JAKARTA, KOMPAS - Salah satu organisasi kemasyarakatan Islam besar di Indonesia, Muhammadiyah, menilai, perlu adanya pembentukan lembaga untuk mengawasi penanganan kasus terorisme. Penanganan terorisme yang ada saat ini dinilai belum menunjukan keterbukaan dan keterlibatan publik, sehingga memunculkan sejumlah spekulasi di kalangan masyarakat terkait tindakan aparat penegak hukum.
Ketua Umum Pimpinan Pusat Pemuda Muhammadiyah Dahnil Anzar Simanjuntak menjelaskan, rekomendasi pembentukan lembaga ini telah disampaikan kepada DPR, Senin (20/05/2018). Saat ini, DPR juga sedang memproses RUU antiterorisme yang akan rampung Jumat pekan ini (25/05/2018). Rencananya, lembaga ini akan dinamakan Komite Pengawasan Penangan Terorisme.

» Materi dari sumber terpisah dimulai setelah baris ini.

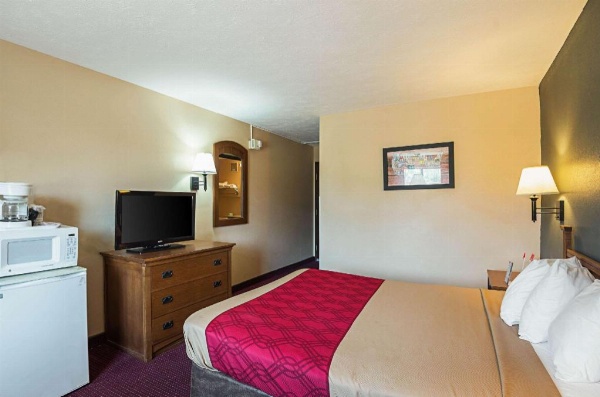 Econo Lodge Junction City I-70 Near Fort Riley image 5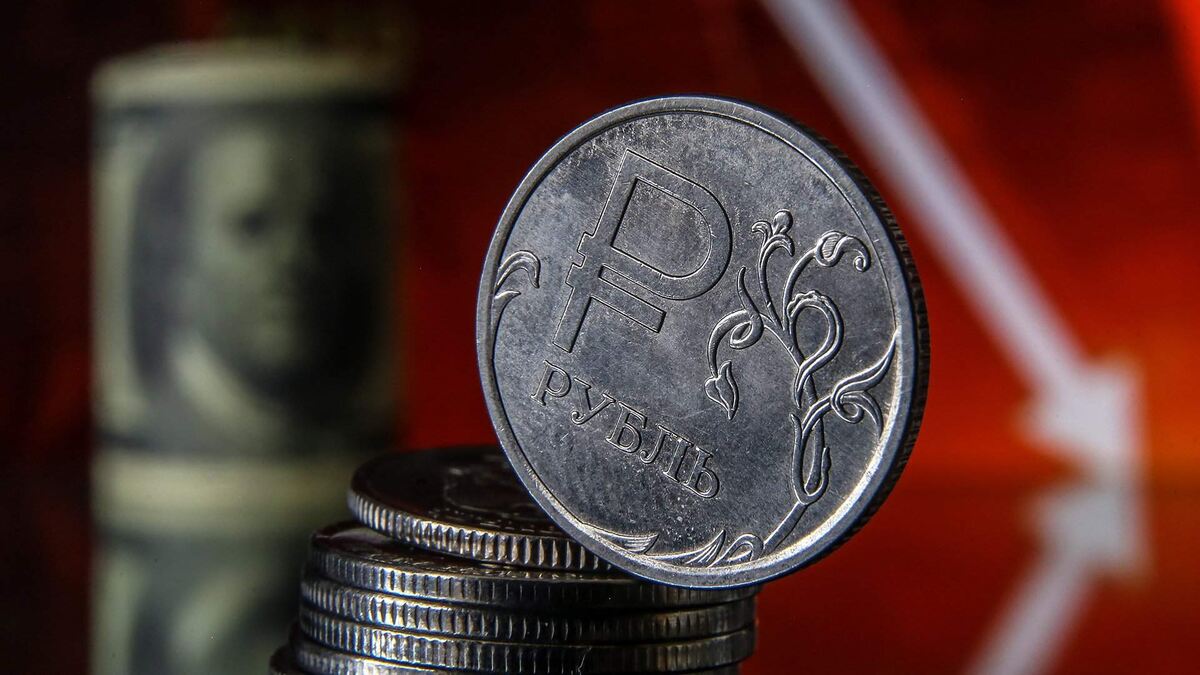 Грозит ли стране дефолт? Что говорят аналитики, и почему об этом спорят эксперты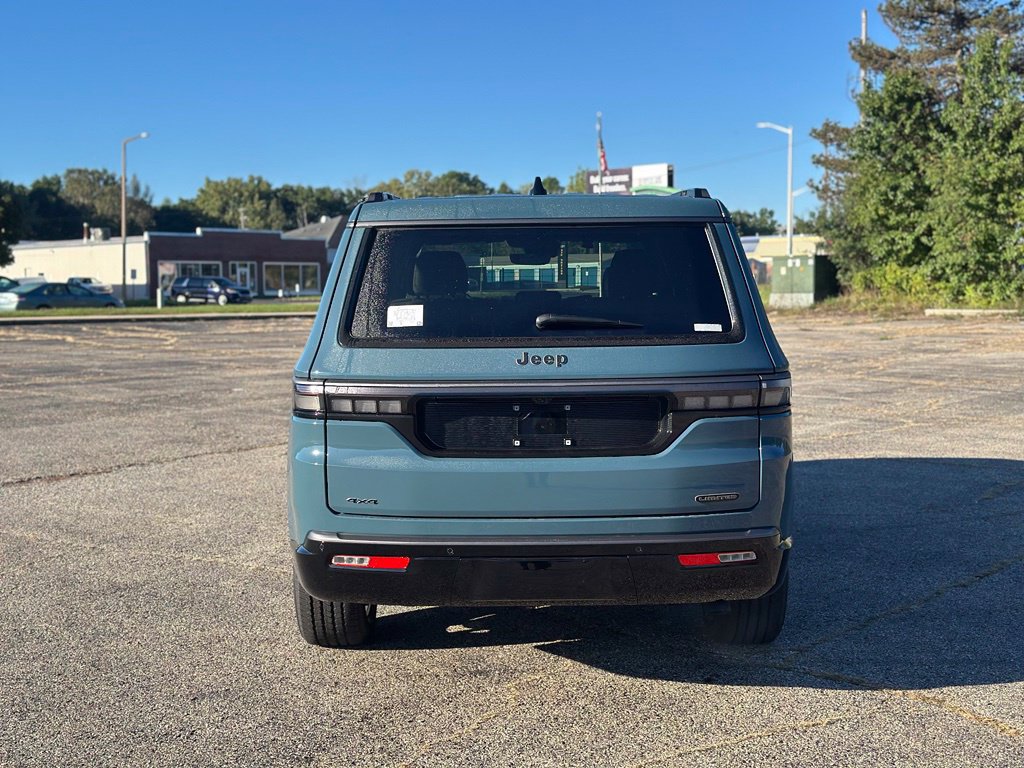 New 2027 Jeep Grand Wagoneer Limited w/ Convenience Group I AWD/4WD image 9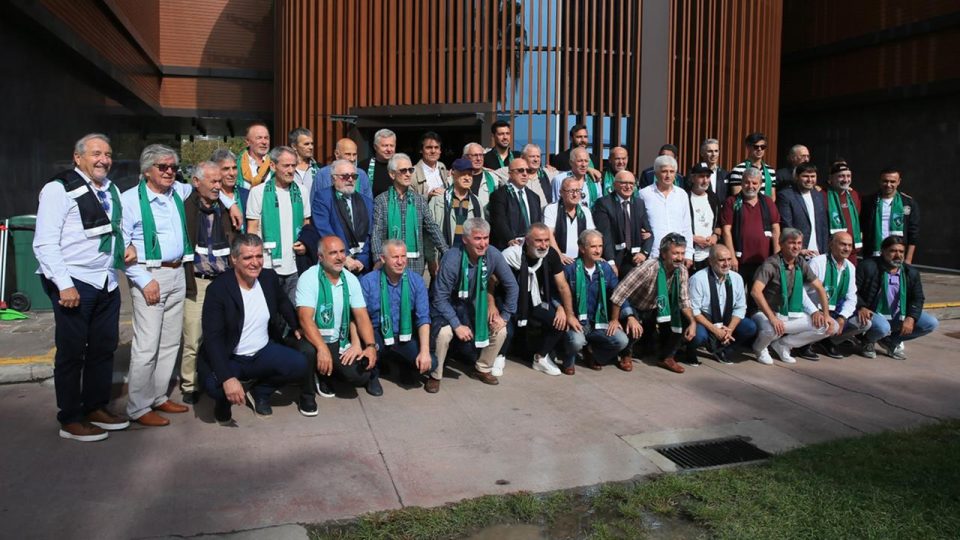 Kocaelispor eski futbolcularıyla bir araya geldi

“Kami menilai, saat ini sumber-sumber terkait penangan terorisme hanya berasal dari satu sumber dan terkesan membentuk ‘narasi monolog’. Masyarakat tidak bisa mendapatkan sumber lain terkait kasus penanganan terorisme.”, ujarnya dalam diskusi Quo Vadis Revisi UU antiterorisme di Pusat Dakwah Muhammadiyah, Jakarta, Rabu (23/05/2018).
Dahnil menambahkan, ‘narasi monolog’ ini tampak saat penanganan tahanan terorisme di Mako Brimob beberapa pekan lalu. Menurut Dahnil, saat itu sumber yang bisa diperoleh dari masyarakat hanyalah dari pihak kepolisian. Hal ini dinilai mampu memunculkan sejumlah spekulasi di kalangan masyarakat.

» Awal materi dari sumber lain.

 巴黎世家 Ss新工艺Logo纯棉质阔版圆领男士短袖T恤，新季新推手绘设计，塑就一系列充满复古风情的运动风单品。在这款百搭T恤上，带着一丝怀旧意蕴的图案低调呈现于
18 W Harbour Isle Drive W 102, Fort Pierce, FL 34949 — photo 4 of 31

Ketua PP Muhammadiyah yang membidangi luar negeri, Bahtiar Effendy menjelaskan, seharusnya proses penangan terorisme bisa terbuka. “Dalam revisi UU ini ada persoalan terkait peibatan intel, penahanan, penyadapan, bahkan definisi terorisme . Kami berharap UU yang dihasilkan bisa lebih baik,” ucapnya.

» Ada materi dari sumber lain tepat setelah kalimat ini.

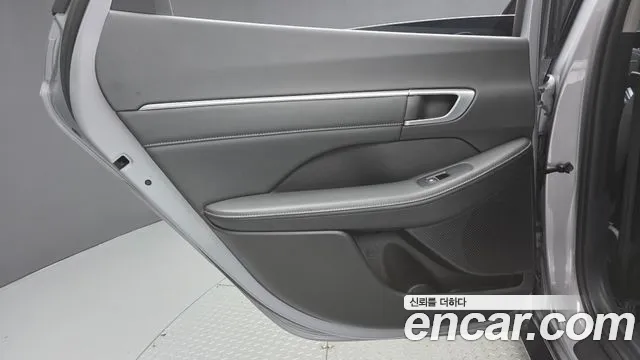 Hyundai Sonata Sonata Edge(DN8) 2.0 LPG(Коммерческий) — Фото автомобиля 25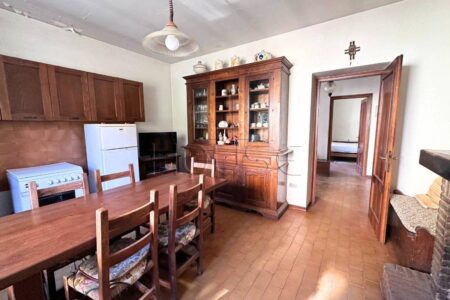 Casa indipendente con giardino privato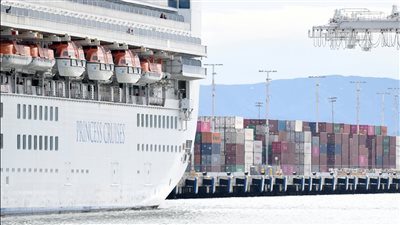 محتجون فلسطينيون يغلقون جزءًا من ميناء أوكلاند بكاليفورنيا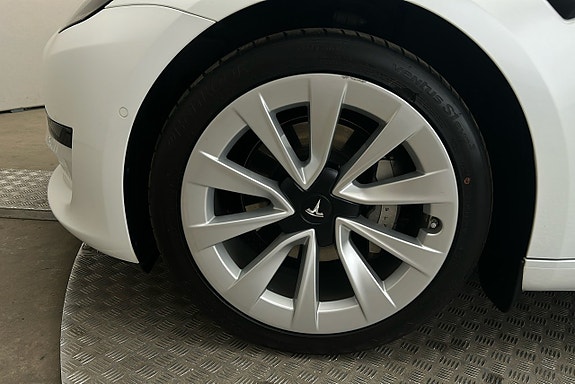 Tesla Model 3 11 of 26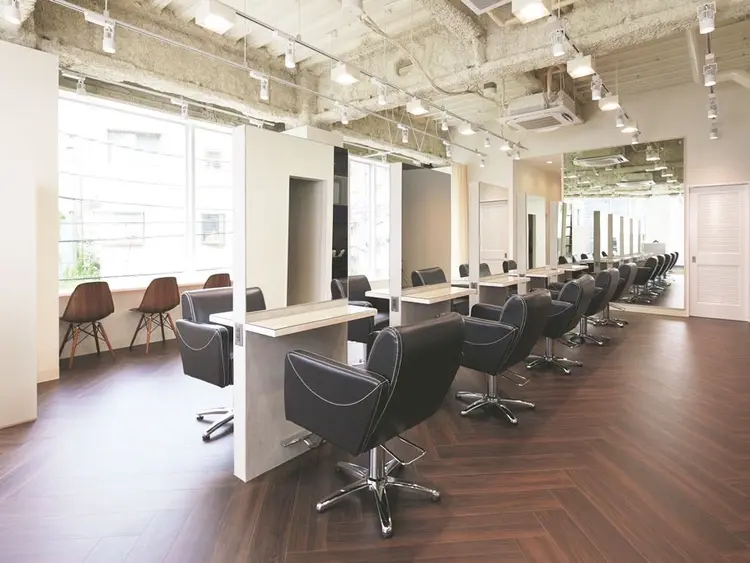 C'BON hair salon neafの内観・外観1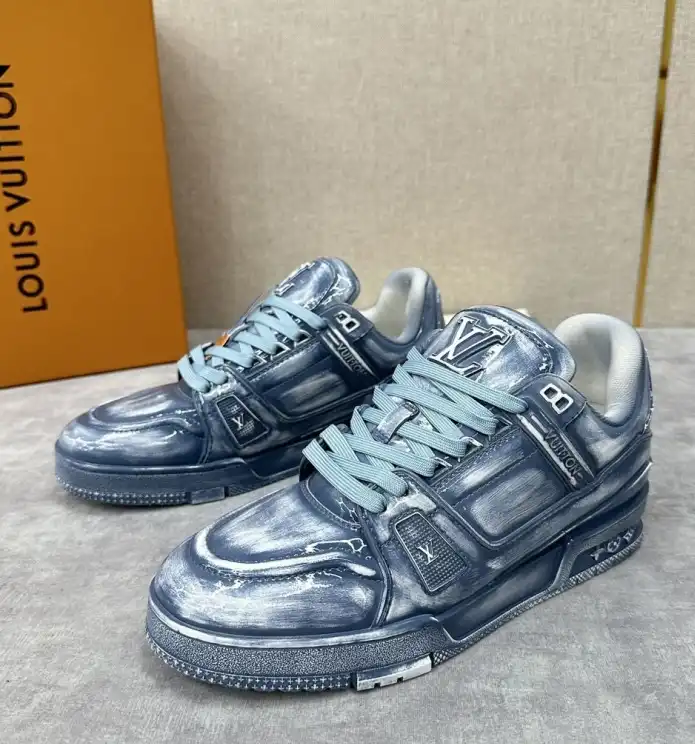 hype Louis Vuitton Sneakers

Ketidakterbukaan aparat ini dinilai terjadi ketika proses penangkapan terduga terorisme. Selain itu, rentetan tewasnya terduga teroris yang terjadi selama kurun waktu tahun 2012-2015 menimbulkan sejumlah pertanyaan, apakah penanganan teroris telah sesuai dengan prinsip HAM.
“Kami pernah membentuk tim evaluasi penanganan teroris dari tahun 2012-2015. Berdasarkan laporan ada sekitar 120 terduga terorisme yang tewas selama proses penangkapan,” ucap mantan Komisioner Komnas HAM Maneger Nasution.
Menurut Maneger, ketidakterbukaan terlihat dalam proses otopsi yang dilakukan oleh pihak kepolisian. Ia menilai, perlu ada lembaga indpenden yang terdiri dari tokoh masyarakat, perguruan tinggi, ormas, mantan polisi dan TNI. Nantinya lembaga ini bertugas untuk melakukan monitoring, evaluasi, penyelidikan, penerimaan pengaduan, dan memberikan rekomendasi terkait pelaksanaan pencegahan terorisme.
Pengamat kepolisian dari Universitas Indonesia Bambang Widodo Umar menjelaskan, saat ini penaganan kasus terorisme dinilai belum professional. Selain itu, UU yang telah ada belum sepenuhnya mengu ke arah hukum.
“Seperti ada kepentingan politik. Ada ucapan sejumlah tokoh masyarakat yang mengatakan dalam penanganan terorisme harus mengesampingkan HAM demi kestabilan kemanan. Hal ini mengingatkan kita seperti di zaman orba, dimana kestabilan keamanan menjadi prioritas disbanding HAM,” ucapnya.
Selain pembentukan lembaga, PP Muhammadiyah merekomendasikan pencegahan terorisme perlu pelibatan secara terpadu dengan kementerian terkait. Untuk aspek pencegahan nantinya bisa menjadi tanggung jawab Kementerian Agma, Kementerian Pendidikan, Kementerian dalam Negeri, dan Kementerian Hukum dan HAM. Kemudian, untuk aspek pengananan korban bisa menjadi tanggung jawab Kementerian Sosial.
Selain itu, perlu ada jaminan independensi keuangan dalam program pencegahan terorisme dengan menggunakan dana APBN. Hal ini bertujuan agar agenda pencegaham terorisme berjalan sesuai dengan kepentingan nasional bangsa Indonesia.